CT and other services should be looking for that kind of thing, but as you well know, they won't always do that. Make a mental note to check that kind of thing on your patients so that next time, you can make sure another patient isn't put at risk.
Feb 9, '13
Yes...... you are absolutely correct and do not expect the Oncologist to know the details of the proper types of non-coring needles to use for power injection and the consequences for not doing it properly. The buck stops with the tech or RN checking the port and administering the power injection. They do a scout scan before the CT and can check for the port type and also need to check to see if it has been accessed with a power loc needle. So it is the radiology department that needs the education. There is a sticker that you can peel off the package of the power loc needle that wraps around the tubing of the power loc so if that is not there and they cannot prove it is a power loc in the power port than it should be reaccessed.

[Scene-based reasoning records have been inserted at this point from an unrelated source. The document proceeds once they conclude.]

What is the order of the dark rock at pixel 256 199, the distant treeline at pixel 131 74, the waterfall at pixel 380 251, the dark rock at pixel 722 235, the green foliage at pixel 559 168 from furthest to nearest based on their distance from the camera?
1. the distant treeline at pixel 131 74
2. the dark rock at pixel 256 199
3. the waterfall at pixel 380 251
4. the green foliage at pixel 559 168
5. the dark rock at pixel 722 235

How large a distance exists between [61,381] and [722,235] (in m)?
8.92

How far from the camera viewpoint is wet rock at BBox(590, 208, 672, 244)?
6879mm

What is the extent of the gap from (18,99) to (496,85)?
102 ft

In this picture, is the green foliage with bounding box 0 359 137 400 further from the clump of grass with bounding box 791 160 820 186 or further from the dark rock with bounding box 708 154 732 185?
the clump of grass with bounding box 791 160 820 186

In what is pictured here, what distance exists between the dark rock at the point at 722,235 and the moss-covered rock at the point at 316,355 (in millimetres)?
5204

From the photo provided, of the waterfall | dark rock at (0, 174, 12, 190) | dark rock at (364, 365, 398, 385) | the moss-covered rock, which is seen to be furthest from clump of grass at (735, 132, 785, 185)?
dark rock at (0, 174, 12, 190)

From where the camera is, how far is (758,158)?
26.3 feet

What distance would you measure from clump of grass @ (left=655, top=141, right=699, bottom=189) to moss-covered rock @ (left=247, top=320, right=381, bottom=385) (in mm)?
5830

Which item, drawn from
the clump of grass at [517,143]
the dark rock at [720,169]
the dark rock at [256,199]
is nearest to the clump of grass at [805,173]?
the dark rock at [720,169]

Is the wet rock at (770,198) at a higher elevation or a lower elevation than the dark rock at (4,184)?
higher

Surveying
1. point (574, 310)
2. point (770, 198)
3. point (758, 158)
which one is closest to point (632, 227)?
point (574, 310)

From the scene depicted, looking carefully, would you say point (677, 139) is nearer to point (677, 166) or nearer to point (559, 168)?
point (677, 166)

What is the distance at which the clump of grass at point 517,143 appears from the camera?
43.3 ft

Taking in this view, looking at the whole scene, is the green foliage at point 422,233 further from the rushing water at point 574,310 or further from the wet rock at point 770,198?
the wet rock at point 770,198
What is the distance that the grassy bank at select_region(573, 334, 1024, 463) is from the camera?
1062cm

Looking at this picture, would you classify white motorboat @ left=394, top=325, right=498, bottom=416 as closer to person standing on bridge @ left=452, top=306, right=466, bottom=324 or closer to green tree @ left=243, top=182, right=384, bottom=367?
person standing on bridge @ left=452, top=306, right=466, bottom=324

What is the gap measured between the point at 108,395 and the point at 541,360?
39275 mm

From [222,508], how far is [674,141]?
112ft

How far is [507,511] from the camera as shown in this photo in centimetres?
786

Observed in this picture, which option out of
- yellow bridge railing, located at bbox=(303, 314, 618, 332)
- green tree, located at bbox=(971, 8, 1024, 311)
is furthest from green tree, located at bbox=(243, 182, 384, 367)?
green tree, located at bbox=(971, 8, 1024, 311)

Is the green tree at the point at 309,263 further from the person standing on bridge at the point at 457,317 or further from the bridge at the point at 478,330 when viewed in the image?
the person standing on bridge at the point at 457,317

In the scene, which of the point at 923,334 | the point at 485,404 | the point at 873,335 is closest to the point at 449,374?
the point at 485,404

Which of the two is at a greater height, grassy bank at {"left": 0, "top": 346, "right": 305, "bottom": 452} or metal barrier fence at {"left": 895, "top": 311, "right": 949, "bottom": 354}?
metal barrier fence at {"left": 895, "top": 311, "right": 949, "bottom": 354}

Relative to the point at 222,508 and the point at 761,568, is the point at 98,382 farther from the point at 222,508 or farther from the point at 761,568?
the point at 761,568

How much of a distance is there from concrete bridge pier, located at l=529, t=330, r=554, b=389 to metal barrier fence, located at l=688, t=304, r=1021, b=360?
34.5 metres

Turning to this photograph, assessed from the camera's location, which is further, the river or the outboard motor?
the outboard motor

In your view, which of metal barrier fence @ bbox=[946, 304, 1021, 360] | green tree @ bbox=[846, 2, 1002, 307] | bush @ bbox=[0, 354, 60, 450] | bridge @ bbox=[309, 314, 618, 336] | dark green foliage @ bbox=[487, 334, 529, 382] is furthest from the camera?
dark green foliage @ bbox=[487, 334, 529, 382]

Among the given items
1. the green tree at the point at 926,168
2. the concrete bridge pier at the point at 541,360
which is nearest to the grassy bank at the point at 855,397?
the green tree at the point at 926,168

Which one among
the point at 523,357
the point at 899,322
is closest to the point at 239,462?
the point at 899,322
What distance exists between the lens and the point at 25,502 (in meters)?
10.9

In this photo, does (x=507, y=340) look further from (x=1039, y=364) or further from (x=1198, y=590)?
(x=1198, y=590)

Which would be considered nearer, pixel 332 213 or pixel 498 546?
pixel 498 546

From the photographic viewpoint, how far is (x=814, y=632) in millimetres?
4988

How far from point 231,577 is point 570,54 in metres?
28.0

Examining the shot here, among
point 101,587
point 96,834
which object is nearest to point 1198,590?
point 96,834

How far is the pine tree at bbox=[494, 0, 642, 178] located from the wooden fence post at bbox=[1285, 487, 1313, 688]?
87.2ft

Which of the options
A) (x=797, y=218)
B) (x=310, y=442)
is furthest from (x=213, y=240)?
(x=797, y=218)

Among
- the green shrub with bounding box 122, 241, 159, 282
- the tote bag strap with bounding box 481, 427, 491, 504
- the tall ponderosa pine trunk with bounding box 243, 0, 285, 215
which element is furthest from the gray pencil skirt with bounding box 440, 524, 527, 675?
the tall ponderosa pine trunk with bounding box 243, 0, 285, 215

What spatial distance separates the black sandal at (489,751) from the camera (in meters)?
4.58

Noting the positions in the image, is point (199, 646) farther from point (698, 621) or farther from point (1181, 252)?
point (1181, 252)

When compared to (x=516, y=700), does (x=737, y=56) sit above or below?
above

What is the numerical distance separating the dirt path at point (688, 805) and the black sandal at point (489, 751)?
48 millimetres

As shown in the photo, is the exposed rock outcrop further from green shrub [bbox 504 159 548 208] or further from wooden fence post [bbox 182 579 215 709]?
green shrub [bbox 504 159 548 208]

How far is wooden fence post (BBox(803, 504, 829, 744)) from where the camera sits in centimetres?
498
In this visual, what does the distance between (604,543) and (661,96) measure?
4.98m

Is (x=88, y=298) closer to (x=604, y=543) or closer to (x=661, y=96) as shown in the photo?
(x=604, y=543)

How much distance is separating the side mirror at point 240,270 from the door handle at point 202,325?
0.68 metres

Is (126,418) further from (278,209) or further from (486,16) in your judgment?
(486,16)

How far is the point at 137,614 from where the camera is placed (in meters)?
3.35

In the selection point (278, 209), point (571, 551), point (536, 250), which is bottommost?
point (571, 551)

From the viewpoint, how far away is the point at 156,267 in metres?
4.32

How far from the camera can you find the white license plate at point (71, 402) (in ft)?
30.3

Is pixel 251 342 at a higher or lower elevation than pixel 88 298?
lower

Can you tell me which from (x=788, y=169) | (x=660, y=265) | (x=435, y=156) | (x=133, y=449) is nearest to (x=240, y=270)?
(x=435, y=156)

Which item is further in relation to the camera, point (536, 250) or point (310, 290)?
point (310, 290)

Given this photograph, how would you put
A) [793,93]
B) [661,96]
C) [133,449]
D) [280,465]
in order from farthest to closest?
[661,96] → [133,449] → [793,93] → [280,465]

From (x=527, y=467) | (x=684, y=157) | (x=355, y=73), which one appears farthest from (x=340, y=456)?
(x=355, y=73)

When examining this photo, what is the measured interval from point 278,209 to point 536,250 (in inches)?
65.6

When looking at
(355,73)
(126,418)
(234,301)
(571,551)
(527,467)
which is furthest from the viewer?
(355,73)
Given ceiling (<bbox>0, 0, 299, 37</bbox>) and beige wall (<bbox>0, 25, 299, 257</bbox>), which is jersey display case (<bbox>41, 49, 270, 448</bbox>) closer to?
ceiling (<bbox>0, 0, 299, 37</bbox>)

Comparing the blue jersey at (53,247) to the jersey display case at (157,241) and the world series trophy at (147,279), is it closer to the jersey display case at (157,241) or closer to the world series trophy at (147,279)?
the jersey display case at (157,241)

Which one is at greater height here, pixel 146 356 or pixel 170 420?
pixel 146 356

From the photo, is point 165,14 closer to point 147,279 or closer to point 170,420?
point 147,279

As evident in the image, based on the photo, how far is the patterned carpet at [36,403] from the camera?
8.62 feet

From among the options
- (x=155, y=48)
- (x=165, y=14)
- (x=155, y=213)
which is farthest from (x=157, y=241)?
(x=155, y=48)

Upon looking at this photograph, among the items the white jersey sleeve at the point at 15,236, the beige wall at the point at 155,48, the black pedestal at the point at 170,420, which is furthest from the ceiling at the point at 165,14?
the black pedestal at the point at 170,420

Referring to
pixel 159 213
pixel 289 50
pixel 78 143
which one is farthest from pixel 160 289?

This is what I do to prevent this: I always access and re-access a power port with a power loc needle. We made a poster for radiogy with all the acceptable products that are rated for power injections. That includes IV cannulas as all are not rated for power injection. I made an issue of this where I work so it can be prevented.
I would send the ISMP practice alert and the FDA alert about the dangers of power injection if not done correctly. let me know if you need help to find these.
Apr 15, '16
Always label the dressing with the power port sticker that comes on the packaging as well! Our CT techs won't use the port unless it's labeled by us and the patient has their ID card from the surgeon confirming a power port was placed.